In his debut EP, North Londoner Louis Dunford takes us back to the streets we grew up on, and to an era of music now nostalgic. The Morland EP—released today along with the new single, “When We Were Hooligans,” via Sony—positions Dunford amidst a heady mix of late noughties and early tens influence, while still, somehow, feeling fresh.
Transcending genres and sound, no two tracks are the same on The Morland EP. Here’s where Louis’ mystery lies: in his scope of style and emotion, as his literal lyrics don’t leave much room for nuance. The five tracks take us on a journey of hometown pride in “London’s Requiem,” reminiscent of Adele’s “Hometown Glory” (2008), through to a sound not unlike The Streets in “Regretamine;” via an authoritative, upbeat look back at teenage London life in new track “When We Were Hooligans,” where with his rolled Rs and deft pre-chorus transitions, he could pass for a London Alex Turner. Ed Sheeran and Ben Howard are potential influences, too, on “Ballad of Benjamin” and “Hello Depression” respectively.

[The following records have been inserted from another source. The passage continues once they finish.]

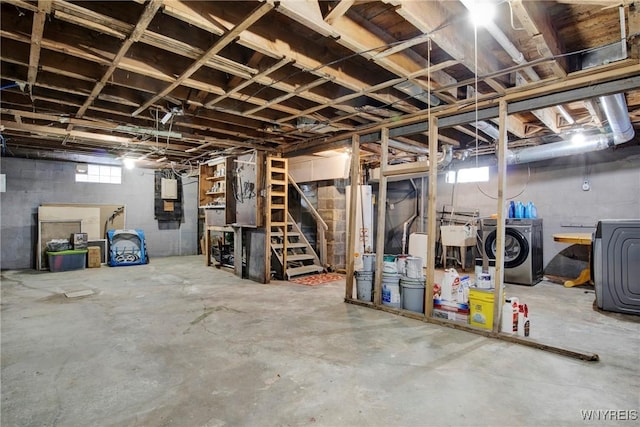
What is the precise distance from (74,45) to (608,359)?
15.1 feet

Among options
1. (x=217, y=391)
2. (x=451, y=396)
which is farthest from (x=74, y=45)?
(x=451, y=396)

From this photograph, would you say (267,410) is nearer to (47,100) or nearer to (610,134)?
(47,100)

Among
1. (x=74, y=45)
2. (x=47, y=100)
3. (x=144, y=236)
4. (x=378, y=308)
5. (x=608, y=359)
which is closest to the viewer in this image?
(x=74, y=45)

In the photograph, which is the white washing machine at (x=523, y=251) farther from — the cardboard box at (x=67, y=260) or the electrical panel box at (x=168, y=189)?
the cardboard box at (x=67, y=260)

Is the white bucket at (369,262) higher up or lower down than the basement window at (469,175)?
lower down

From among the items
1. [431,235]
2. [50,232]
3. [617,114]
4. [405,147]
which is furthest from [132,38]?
[50,232]

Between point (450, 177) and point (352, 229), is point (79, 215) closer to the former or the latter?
point (352, 229)

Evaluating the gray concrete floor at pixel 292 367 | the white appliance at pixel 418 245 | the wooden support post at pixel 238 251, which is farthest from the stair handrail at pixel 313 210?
the gray concrete floor at pixel 292 367

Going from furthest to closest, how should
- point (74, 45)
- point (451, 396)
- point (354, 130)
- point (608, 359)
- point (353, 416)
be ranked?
point (354, 130), point (608, 359), point (74, 45), point (451, 396), point (353, 416)

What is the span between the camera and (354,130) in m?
4.28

We feel at home with Louis. Safe. Despite his range, his coherent lyrics—in both enunciation and meaning—ground his sound. He digs deep, however: his topics of drugs and depression evoke strong sympathies. But there’s an underlying optimism; there’s always the promise of an uplift throughout the EP. “I’ve got depression,” he croons at the end of the final track, and we feel heard in his honesty. But “depression’s not got me,” he sings in closing, and listeners are left if not yet triumphant, then at least with some hope.
Top Track: “When We Were Hooligans”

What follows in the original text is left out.